TERCERO.- Contra dicha sentencia se interpuso recurso de apelación por la representación de Santiaga y Javier . La primera recurrente parece centrar su impugnación en la indebida aplicación del art. 257.1.2º del C.P., afirmando no concurrir en el supuesto de hecho los presupuestos exigidos en el tipo. En cuanto al segundo recurrente distingue, en la formulación de los motivos impugnatorios, entre quebrantamiento de normas procesales y el derecho a la presunción de inocencia y la infracción de normas sustantivas con error en la valoración de la prueba. Ambos recurrentes solicitan su libre absolución, si bien, con carácter subsidiario, el Sr. Javier , pide se ajuste la condena a un principio de proporcionalidad.-

CUARTO.- Presentado ante el Juzgado ' a quo' el referido escrito de apelación se dio traslado a las demás partes por un plazo común de diez días, conforme al Art. 790.1º de la Ley de Enjuiciamiento Criminal, transcurrido el cual fueron remitidos los autos a esta Audiencia Provincial, habiéndose señalado para su deliberación, votación y fallo el día uno del presente, al no estimarse necesaria la celebración de vista.-

QUINTO.- Se acepta íntegramente la relación de hechos probados que contiene la sentencia apelada y que quedó antes transcrita.-

SEXTO.- En la tramitación del presente recurso se han observado las prescripciones legales.-

Fundamentos


PRIMERO.- Son dos los recursos interpuesto contra la sentencia dictada en la instancia, uno por cada uno de los acusados. Aun cuando en muchas de las alegaciones ambos recurrentes coinciden, esencialmente en negar la situación de insolvencia y la finalidad que les movió a la hora de concertar una hipoteca sobre su vivienda habitual, la cual constituía el único bien inmueble del matrimonio (ahora divorciados), se expondrá, por orden de presentación de los escritos, los motivos de uno y otro recurso para su resolución.
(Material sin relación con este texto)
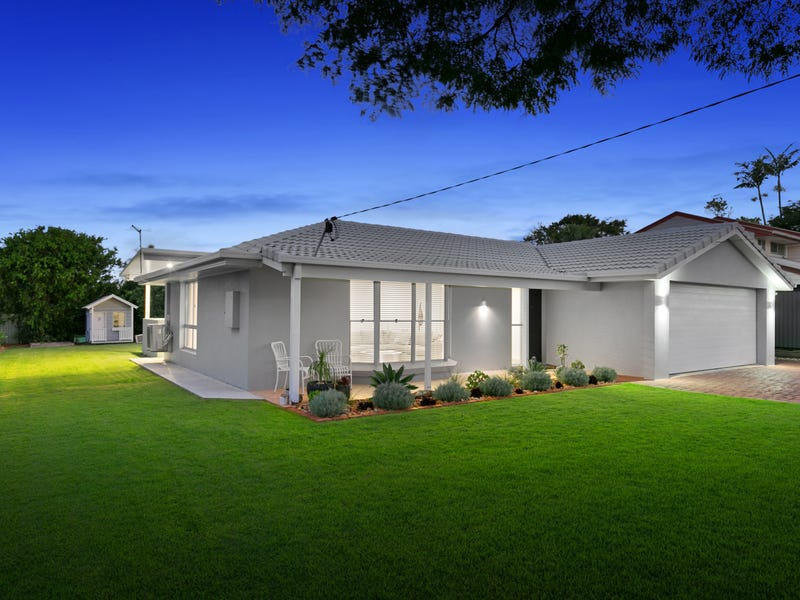 20 Hermitage Crescent, Thornlands, Qld 4164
La representación de Santiaga , proponiendo la incorrecta aplicación del art. 257.1.2º del C.P., alude a que a fecha de constitución de la hipoteca no existía un procedimiento de ejecución contra los acusados, ni el mismo era previsible, por haberse interpuesto recurso de apelación frente a la sentencia del juzgado de 1ª instancia, existiendo dudas de derecho razonables a que la condena al pago fuera ratificada. Además, se alude a una inexistente situación de insolvencia, afirmando que pese a la hipoteca, el embargo sobre el bien podría haber satisfecho, al menos, parte de la deuda a favor de Julio , debido a su amortización regular; junto con ello, la pensión contributiva de jubilación por importe de 1.300 euros, la cual no fue embargada como no lo fue la parte indivisa de una vivienda ubicada en Armilla que fue posteriormente vendida. Por último, se niega por la recurrente la voluntad o intencionalidad que le atribuye la sentencia a la hora de constituir la hipoteca, afirmando que lo único que pretendió fue atender necesidades perentorias de su familia, hijos y nietos, poniendo en valor el ofrecimiento que se hizo al acreedor de pago de 40.000 euros, siendo rechazado por éste.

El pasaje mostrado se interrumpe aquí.